## What you have to do
What follows is a set of records, each of which is to be written out exactly.

## START Task input

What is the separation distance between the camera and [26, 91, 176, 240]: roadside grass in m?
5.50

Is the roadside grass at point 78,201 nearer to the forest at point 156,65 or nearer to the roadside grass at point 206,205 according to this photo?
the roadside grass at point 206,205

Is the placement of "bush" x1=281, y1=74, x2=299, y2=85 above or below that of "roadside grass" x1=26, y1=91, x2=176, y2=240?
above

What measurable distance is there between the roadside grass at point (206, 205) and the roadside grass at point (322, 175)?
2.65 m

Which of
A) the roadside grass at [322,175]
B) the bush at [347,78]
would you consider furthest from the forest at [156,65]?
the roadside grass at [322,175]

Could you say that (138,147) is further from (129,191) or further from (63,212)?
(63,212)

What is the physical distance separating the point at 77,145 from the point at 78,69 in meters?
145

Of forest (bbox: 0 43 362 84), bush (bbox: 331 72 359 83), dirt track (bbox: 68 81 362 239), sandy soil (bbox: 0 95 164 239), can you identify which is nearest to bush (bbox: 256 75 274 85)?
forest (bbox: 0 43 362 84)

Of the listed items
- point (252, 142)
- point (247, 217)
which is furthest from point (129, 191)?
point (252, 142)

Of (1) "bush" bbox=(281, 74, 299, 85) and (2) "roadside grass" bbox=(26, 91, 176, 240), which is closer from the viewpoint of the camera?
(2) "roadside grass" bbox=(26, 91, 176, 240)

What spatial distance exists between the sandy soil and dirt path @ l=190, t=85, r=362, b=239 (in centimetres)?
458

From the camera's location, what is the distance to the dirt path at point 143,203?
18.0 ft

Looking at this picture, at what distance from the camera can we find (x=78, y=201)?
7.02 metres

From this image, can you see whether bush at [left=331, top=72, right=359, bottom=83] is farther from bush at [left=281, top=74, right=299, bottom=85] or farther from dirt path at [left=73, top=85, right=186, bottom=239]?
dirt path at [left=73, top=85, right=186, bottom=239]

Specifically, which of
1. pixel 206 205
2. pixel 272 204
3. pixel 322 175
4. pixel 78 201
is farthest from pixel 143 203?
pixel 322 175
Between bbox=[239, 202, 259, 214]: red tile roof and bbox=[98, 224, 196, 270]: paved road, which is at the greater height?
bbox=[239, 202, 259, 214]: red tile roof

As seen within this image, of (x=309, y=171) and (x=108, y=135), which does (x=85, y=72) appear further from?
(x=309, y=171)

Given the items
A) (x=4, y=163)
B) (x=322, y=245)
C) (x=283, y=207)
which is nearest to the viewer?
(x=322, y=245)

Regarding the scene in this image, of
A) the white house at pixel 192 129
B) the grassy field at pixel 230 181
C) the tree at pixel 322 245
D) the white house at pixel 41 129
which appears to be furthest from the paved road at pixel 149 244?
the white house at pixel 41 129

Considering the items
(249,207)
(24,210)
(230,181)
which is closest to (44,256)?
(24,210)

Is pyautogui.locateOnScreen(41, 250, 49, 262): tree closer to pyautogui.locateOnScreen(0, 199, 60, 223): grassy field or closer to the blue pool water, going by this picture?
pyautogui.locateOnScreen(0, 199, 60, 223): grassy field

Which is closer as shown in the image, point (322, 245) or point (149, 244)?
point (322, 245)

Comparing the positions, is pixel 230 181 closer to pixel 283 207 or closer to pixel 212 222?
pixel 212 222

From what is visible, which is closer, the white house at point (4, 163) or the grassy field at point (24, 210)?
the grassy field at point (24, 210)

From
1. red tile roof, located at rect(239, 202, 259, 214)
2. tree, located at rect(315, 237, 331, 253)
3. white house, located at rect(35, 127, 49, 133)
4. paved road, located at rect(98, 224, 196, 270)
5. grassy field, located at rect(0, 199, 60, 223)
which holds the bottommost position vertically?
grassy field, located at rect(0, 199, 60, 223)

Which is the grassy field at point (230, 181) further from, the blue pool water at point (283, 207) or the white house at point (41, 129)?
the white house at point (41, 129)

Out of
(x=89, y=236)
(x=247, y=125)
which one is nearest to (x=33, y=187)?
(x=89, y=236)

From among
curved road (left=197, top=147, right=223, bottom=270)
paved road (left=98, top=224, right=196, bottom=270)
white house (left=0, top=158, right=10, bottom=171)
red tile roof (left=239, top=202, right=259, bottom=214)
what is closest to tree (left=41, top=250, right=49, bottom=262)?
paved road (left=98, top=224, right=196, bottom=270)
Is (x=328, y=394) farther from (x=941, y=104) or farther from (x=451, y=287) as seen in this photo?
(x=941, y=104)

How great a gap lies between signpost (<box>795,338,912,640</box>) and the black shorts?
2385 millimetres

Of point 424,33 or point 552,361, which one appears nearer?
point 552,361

## END Task input

## Expected answer
What is the separation distance between the camera and [26, 91, 176, 240]: roadside grass in m?
5.50

Is the roadside grass at point 78,201 nearer to the forest at point 156,65 or nearer to the roadside grass at point 206,205 according to this photo?
the roadside grass at point 206,205

Is the placement of "bush" x1=281, y1=74, x2=299, y2=85 above or below that of "roadside grass" x1=26, y1=91, x2=176, y2=240?
above

What measurable distance is there between the roadside grass at point (206, 205) and the roadside grass at point (322, 175)?
2.65 m

Which of
A) the roadside grass at [322,175]
B) the bush at [347,78]
would you consider furthest from the forest at [156,65]?
the roadside grass at [322,175]

Could you say that (138,147) is further from (129,191) or further from (63,212)?
(63,212)

What is the physical distance separating the point at 77,145 from the point at 78,69 in meters?
145

Of forest (bbox: 0 43 362 84), bush (bbox: 331 72 359 83), dirt track (bbox: 68 81 362 239), sandy soil (bbox: 0 95 164 239), can you identify which is nearest to bush (bbox: 256 75 274 85)?
forest (bbox: 0 43 362 84)

Of the listed items
- point (252, 142)
- point (247, 217)
which is furthest from point (129, 191)?
point (252, 142)

Of (1) "bush" bbox=(281, 74, 299, 85) and (2) "roadside grass" bbox=(26, 91, 176, 240), which is closer from the viewpoint of the camera?
(2) "roadside grass" bbox=(26, 91, 176, 240)

What spatial distance exists between the sandy soil and dirt path @ l=190, t=85, r=362, b=239 (in centimetres)?
458

From the camera's location, what is the distance to the dirt path at point 143,203?
18.0 ft

Looking at this picture, at what distance from the camera can we find (x=78, y=201)?
7.02 metres

From this image, can you see whether bush at [left=331, top=72, right=359, bottom=83] is farther from bush at [left=281, top=74, right=299, bottom=85] or farther from dirt path at [left=73, top=85, right=186, bottom=239]?
dirt path at [left=73, top=85, right=186, bottom=239]

Specifically, which of
1. pixel 206 205
2. pixel 272 204
3. pixel 322 175
4. pixel 78 201
is farthest from pixel 143 203?
pixel 322 175
Between bbox=[239, 202, 259, 214]: red tile roof and bbox=[98, 224, 196, 270]: paved road, which is at the greater height?
bbox=[239, 202, 259, 214]: red tile roof

As seen within this image, of (x=309, y=171) and (x=108, y=135), which does (x=85, y=72) appear further from?
(x=309, y=171)

Given the items
A) (x=4, y=163)
B) (x=322, y=245)
C) (x=283, y=207)
which is nearest to the viewer?
(x=322, y=245)

Regarding the scene in this image, of
A) the white house at pixel 192 129
B) the grassy field at pixel 230 181
C) the tree at pixel 322 245
D) the white house at pixel 41 129
which appears to be furthest from the paved road at pixel 149 244?
the white house at pixel 41 129

Considering the items
(249,207)
(24,210)
(230,181)
which is closest to (44,256)?
(24,210)

Is pyautogui.locateOnScreen(41, 250, 49, 262): tree closer to pyautogui.locateOnScreen(0, 199, 60, 223): grassy field or closer to the blue pool water, going by this picture?
pyautogui.locateOnScreen(0, 199, 60, 223): grassy field

Which is closer as shown in the image, point (322, 245) or point (149, 244)?
point (322, 245)

Comparing the positions, is pixel 230 181 closer to pixel 283 207 or closer to pixel 212 222?
pixel 212 222

From what is visible, which is closer, the white house at point (4, 163) or the grassy field at point (24, 210)?
the grassy field at point (24, 210)

From
1. red tile roof, located at rect(239, 202, 259, 214)
2. tree, located at rect(315, 237, 331, 253)
3. white house, located at rect(35, 127, 49, 133)
4. paved road, located at rect(98, 224, 196, 270)
5. grassy field, located at rect(0, 199, 60, 223)
which holds the bottommost position vertically?
grassy field, located at rect(0, 199, 60, 223)

Which is the grassy field at point (230, 181) further from, the blue pool water at point (283, 207) or the white house at point (41, 129)?
the white house at point (41, 129)

Out of
(x=89, y=236)
(x=247, y=125)
which one is nearest to (x=33, y=187)?
(x=89, y=236)

From among
curved road (left=197, top=147, right=223, bottom=270)
paved road (left=98, top=224, right=196, bottom=270)
white house (left=0, top=158, right=10, bottom=171)
red tile roof (left=239, top=202, right=259, bottom=214)
what is closest to tree (left=41, top=250, right=49, bottom=262)?
paved road (left=98, top=224, right=196, bottom=270)
Is (x=328, y=394) farther from (x=941, y=104) or farther from (x=451, y=287) as seen in this photo?
(x=941, y=104)

How great a gap lies between signpost (<box>795,338,912,640</box>) and the black shorts?
2385 millimetres

Of point 424,33 or point 552,361, which one appears nearer?
point 552,361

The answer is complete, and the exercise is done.